WHAT IS REQUIRED | The records that follow are to be printed exactly, with no images.

* * * *

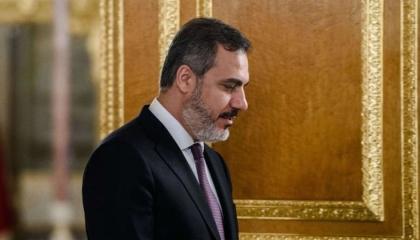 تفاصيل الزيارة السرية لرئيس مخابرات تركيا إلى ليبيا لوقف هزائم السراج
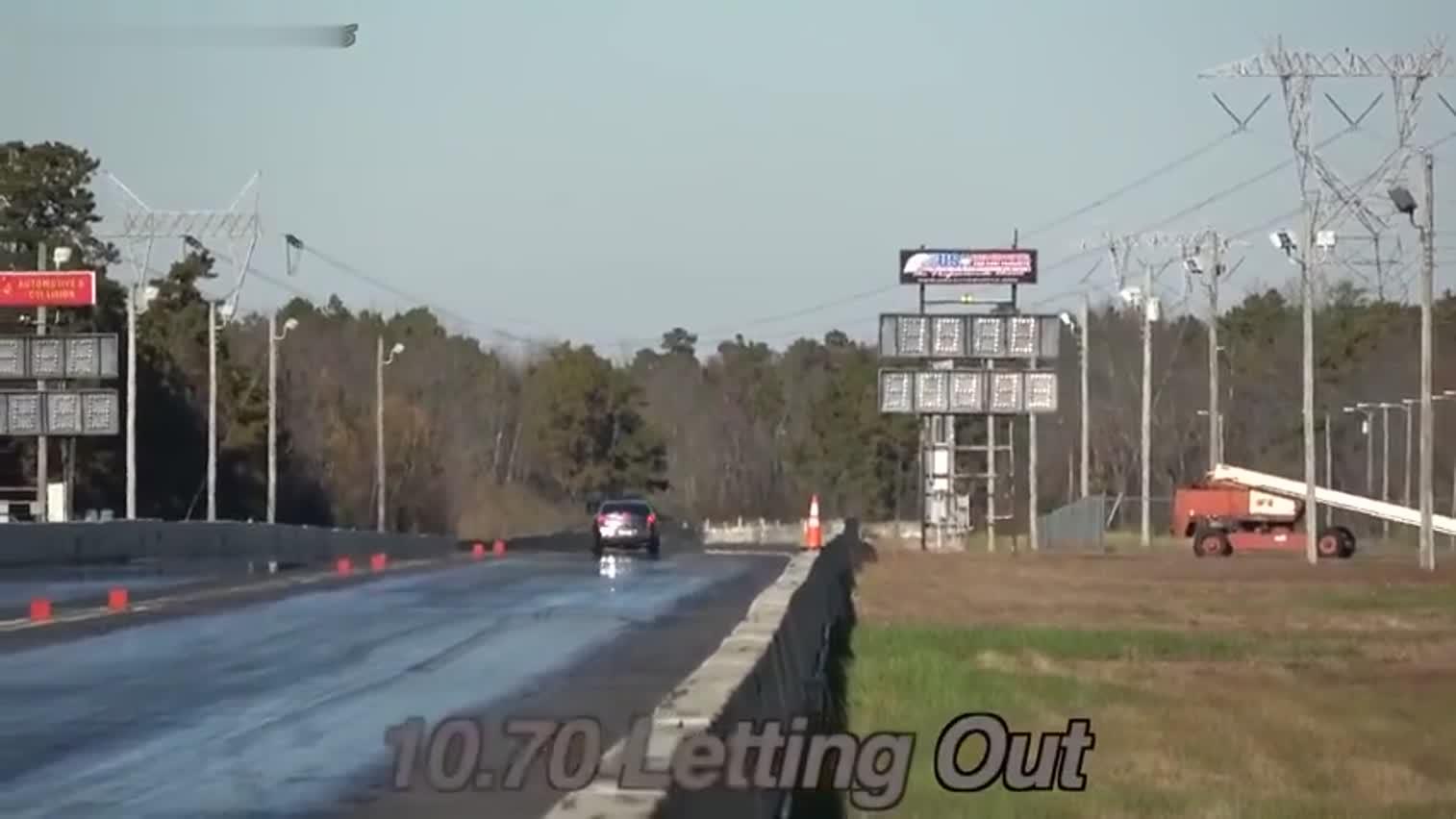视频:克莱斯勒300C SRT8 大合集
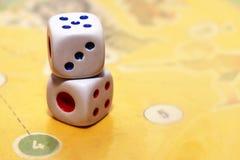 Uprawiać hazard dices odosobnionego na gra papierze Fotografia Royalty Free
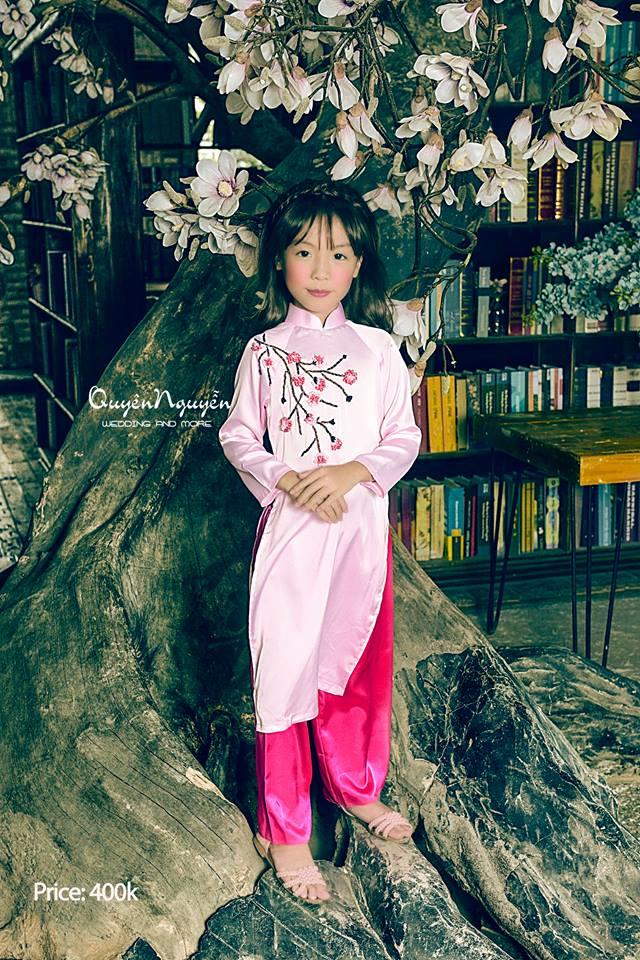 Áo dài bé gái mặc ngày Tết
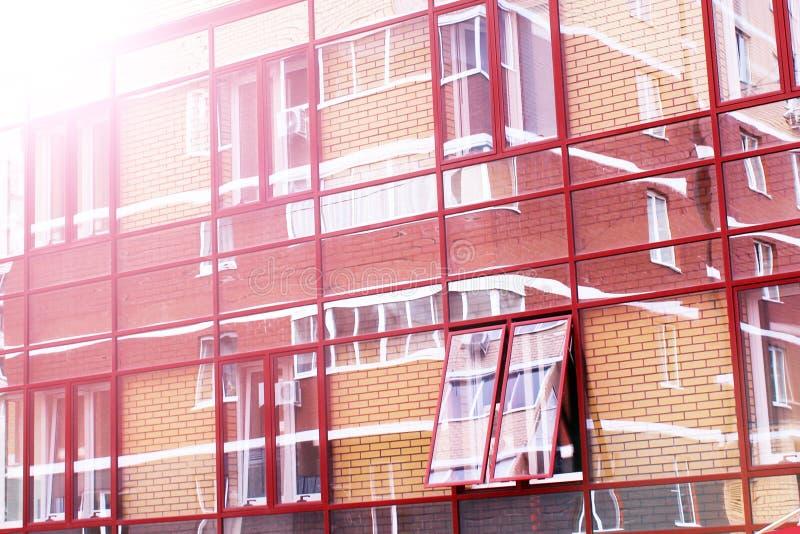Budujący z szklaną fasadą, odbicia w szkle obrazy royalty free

* * * *

RESULT FOR THIS EXERCISE |
 تفاصيل الزيارة السرية لرئيس مخابرات تركيا إلى ليبيا لوقف هزائم السراج
视频:克莱斯勒300C SRT8 大合集
 Uprawiać hazard dices odosobnionego na gra papierze Fotografia Royalty Free
 Áo dài bé gái mặc ngày Tết
Budujący z szklaną fasadą, odbicia w szkle obrazy royalty free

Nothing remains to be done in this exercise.